#### Sfida
Puoi riportare parola per parola ogni riga dei record qui sotto?

#### Record forniti
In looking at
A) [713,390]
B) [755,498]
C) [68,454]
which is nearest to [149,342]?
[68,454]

#### Soluzione completa
In looking at
A) [713,390]
B) [755,498]
C) [68,454]
which is nearest to [149,342]?
[68,454]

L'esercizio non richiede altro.